Choosing to De-Escalate: Developed in partnership with SCS, including representatives from its SPED, Alternative Schools, and Student Equity, Enrollment and Discipline, this module is designed to help educators respond to students with challenging behaviors in ways that help de-escalate their negative conduct and become emotionally regulated in order to reduce the incidence of students being suspended or otherwise excluded from class. It focuses on exploring and shifting teachers’ mindsets around behavior so they will be more inclined to choose to respond to students in supportive and regulating ways, as well as on teachers’ posture, affect, and emotion, including specific strategies for responding to challenging behaviors more constructively.

Supporting Staff,
Supporting Youth-Serving Organizations:
A Trauma-Informed Approach

This project, funded by the United Way of the Mid-South, is developing a training program for staffs of youth-serving organizations that will help them: 

  • Realize the impact of trauma
  • Recognize the signs and manifestations of trauma
  • Respond to the trauma of young people by integrating knowledge about trauma into their practices, procedures, policies
  • Avoid re-traumatizing the young people whom they serve

School Leader Learning

The nine-month project had as its objectives to help collaborative members—nine elementary school principals—achieve the following: 

  1.  Deepen their understanding of what social-emotional health is and why it is important for their students, their teachers, and their schools
  2. Continue to shift their school’s paradigms, policies, and practices to better promote the social-emotional health of all students and staff
  3. Create plans for schoolwide implementation of policies and practices designed to support student social-emotional health
  4. Build a community with other school leaders who are invested in students’ comprehensive development (i.e., academic, cognitive, social, emotional, personal, mental, and physical).
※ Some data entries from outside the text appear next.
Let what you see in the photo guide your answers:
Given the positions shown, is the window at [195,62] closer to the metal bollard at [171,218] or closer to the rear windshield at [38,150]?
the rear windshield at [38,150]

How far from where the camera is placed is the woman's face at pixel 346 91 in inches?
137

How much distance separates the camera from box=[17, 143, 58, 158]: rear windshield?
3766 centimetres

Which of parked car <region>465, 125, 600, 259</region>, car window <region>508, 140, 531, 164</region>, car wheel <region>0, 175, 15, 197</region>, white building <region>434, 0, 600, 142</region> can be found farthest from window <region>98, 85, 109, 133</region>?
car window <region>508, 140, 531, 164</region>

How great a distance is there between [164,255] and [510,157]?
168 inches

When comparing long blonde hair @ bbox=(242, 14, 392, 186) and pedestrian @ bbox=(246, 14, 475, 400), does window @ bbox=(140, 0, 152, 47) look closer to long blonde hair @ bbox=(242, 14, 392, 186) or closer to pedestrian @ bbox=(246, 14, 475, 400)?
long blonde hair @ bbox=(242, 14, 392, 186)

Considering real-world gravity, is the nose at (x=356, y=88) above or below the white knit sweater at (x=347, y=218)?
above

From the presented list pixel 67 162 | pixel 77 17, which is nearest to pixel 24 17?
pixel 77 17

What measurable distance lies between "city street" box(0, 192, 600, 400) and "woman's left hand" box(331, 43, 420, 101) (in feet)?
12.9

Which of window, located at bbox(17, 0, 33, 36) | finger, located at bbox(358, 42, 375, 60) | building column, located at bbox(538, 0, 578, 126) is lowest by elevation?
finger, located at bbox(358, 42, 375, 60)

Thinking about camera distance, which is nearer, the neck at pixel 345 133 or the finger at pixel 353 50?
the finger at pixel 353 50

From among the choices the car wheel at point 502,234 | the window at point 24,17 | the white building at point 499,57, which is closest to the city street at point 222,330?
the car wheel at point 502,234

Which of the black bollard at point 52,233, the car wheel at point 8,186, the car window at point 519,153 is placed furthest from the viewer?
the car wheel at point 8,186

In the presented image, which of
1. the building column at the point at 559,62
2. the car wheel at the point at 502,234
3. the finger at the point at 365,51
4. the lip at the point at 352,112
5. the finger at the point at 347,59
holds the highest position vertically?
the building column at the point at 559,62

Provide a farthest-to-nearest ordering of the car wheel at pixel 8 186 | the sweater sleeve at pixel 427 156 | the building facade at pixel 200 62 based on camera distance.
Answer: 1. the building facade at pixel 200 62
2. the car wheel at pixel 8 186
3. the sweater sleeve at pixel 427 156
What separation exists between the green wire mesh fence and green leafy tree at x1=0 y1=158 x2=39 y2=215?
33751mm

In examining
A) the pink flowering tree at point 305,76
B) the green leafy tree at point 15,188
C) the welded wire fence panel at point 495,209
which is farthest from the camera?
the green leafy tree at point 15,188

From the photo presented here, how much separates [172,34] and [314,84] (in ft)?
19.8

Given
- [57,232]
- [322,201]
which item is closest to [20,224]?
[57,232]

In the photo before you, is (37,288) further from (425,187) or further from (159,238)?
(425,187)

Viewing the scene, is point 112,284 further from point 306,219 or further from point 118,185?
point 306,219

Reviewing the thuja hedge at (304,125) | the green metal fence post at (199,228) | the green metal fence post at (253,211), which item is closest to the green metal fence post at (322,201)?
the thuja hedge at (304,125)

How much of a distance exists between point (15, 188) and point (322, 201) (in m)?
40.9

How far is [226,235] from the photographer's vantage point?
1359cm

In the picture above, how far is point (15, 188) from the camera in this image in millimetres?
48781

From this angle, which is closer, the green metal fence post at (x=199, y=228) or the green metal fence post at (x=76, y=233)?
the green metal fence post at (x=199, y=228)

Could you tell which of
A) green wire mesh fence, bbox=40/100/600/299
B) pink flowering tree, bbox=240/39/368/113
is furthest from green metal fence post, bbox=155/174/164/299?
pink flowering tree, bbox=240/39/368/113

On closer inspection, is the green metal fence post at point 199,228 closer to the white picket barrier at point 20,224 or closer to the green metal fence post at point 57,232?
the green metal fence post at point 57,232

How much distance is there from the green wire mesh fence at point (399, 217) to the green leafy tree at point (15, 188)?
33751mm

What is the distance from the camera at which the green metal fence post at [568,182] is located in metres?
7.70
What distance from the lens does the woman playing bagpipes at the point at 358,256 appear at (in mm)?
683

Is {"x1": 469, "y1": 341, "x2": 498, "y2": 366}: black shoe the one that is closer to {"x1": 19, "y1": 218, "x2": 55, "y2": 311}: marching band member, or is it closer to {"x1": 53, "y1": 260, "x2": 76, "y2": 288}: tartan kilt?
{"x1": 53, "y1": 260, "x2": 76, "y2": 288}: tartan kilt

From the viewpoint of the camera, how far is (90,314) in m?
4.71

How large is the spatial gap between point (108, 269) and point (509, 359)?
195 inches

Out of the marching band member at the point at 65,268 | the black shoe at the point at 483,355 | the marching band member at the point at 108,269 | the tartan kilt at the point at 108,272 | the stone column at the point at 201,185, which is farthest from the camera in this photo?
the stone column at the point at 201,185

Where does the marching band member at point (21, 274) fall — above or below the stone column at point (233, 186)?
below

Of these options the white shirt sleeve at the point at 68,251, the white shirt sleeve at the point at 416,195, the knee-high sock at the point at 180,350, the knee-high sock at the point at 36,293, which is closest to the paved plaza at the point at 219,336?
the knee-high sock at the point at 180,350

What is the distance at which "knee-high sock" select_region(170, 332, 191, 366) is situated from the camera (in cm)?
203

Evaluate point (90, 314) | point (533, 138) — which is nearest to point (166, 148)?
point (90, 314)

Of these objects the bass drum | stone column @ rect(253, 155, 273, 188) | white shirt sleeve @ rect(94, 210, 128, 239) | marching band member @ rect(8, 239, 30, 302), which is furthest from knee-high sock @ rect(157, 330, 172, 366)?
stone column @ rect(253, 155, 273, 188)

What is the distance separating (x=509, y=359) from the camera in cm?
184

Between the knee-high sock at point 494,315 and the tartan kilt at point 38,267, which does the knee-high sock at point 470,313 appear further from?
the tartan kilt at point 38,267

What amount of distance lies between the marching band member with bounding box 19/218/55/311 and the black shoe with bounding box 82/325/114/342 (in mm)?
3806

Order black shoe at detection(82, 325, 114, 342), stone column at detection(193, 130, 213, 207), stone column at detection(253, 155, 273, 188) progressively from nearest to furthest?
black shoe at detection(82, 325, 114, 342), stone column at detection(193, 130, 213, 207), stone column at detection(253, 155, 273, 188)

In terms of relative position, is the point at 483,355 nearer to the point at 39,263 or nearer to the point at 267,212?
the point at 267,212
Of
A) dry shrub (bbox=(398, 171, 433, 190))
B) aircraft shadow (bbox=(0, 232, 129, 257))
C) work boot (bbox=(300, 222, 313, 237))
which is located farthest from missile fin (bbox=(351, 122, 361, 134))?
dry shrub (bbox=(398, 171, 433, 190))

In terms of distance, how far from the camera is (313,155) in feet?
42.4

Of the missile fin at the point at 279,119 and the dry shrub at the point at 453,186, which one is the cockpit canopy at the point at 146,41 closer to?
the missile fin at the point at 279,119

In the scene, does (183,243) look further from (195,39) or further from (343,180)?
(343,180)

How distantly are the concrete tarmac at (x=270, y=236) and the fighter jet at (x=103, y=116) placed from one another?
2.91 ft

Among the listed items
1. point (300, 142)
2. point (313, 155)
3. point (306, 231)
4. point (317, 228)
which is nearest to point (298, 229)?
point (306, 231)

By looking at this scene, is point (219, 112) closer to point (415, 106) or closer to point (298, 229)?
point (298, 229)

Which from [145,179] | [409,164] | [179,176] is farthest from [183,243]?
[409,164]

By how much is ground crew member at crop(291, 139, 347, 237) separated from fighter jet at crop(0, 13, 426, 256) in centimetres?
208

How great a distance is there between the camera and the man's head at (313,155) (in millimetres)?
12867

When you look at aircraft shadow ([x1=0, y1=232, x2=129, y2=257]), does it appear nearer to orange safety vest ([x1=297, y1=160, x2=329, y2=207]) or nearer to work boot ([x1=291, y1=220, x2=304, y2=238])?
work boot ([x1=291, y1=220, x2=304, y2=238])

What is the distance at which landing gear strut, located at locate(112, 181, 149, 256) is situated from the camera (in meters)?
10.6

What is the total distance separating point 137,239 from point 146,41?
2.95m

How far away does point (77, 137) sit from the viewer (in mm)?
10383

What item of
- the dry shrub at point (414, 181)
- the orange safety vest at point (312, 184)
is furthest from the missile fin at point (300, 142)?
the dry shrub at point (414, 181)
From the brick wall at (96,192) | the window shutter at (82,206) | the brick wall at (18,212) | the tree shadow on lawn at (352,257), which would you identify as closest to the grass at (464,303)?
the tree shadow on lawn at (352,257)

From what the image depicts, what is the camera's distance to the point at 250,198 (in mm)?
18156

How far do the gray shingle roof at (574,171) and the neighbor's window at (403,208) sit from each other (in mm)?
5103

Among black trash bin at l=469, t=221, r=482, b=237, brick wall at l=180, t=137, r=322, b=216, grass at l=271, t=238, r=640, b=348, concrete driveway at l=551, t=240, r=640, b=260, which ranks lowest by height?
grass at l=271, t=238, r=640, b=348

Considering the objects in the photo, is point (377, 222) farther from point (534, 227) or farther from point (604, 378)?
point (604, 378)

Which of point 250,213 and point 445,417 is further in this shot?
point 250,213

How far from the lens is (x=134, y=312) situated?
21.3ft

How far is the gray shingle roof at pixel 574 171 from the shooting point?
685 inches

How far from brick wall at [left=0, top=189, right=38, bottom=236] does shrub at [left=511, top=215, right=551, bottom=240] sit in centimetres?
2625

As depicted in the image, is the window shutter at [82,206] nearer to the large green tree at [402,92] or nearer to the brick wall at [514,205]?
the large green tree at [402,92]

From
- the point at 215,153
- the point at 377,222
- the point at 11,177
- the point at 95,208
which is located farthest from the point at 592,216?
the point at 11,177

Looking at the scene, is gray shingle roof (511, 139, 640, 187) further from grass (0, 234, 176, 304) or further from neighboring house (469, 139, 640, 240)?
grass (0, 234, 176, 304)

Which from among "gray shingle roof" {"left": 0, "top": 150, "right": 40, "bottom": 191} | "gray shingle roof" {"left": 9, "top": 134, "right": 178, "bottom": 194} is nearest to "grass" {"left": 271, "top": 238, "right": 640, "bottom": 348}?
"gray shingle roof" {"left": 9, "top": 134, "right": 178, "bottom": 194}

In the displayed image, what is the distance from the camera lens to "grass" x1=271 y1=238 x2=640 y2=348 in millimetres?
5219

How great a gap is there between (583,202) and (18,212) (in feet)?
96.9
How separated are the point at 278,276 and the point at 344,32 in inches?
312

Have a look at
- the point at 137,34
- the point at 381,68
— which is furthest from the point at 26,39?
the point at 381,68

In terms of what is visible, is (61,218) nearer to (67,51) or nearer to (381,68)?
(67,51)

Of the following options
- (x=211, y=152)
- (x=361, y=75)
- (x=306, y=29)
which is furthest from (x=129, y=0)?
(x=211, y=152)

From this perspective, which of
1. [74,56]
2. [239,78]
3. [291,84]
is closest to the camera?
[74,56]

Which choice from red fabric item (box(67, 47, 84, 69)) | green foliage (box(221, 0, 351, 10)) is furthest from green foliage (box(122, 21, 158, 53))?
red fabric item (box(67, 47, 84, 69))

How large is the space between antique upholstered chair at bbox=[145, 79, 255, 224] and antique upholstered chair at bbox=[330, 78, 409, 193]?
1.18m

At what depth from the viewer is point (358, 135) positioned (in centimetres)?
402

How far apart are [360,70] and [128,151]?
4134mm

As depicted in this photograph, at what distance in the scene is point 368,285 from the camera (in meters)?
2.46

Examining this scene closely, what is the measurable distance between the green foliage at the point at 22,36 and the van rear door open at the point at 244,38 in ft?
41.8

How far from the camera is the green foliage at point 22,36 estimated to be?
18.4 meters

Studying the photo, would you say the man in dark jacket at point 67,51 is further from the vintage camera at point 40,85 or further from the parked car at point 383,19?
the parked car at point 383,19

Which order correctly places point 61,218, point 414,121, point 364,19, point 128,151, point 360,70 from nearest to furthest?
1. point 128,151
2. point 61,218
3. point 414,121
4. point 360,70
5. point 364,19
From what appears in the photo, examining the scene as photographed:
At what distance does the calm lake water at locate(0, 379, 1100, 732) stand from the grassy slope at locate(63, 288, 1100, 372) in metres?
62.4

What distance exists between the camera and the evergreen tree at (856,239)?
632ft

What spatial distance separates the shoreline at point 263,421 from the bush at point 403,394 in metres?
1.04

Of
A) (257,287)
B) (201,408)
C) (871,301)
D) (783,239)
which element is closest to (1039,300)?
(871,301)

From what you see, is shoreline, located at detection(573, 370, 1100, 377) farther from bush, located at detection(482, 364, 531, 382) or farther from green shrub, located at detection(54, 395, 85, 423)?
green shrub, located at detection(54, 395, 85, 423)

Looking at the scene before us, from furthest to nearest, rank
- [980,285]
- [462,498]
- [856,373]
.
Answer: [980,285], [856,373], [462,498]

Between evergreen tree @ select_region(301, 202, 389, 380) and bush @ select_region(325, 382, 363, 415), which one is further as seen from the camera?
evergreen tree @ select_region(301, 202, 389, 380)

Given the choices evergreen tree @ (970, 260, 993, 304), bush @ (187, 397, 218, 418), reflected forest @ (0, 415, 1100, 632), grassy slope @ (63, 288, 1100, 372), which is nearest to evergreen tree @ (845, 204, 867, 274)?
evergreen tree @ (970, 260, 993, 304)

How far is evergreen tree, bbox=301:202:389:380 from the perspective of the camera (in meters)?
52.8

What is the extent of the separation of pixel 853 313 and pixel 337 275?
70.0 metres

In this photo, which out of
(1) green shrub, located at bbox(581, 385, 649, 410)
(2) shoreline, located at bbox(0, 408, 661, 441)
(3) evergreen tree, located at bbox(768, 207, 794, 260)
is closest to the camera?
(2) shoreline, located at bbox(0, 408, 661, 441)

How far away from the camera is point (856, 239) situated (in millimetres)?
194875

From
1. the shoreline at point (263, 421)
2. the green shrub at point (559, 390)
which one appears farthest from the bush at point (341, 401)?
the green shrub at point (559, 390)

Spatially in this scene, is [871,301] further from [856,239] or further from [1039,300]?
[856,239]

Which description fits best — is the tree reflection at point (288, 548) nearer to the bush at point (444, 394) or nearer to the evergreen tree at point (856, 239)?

The school leaders met monthly to learn about a different aspect of schoolwide social-emotional health implementation that ranges from cultural responsiveness and student heath to family partnerships and community collaborations to adult health and emotional regulation. 

At the end of the 2019-2020 school year, each leader submitted a plan for implementation of an aspect of schoolwide social-emotional health in the 2020-2021 school year and receive a microgrant from the foundation to support their plan. Leaders also completed an exit interview and exit survey about the impact of the collaborative.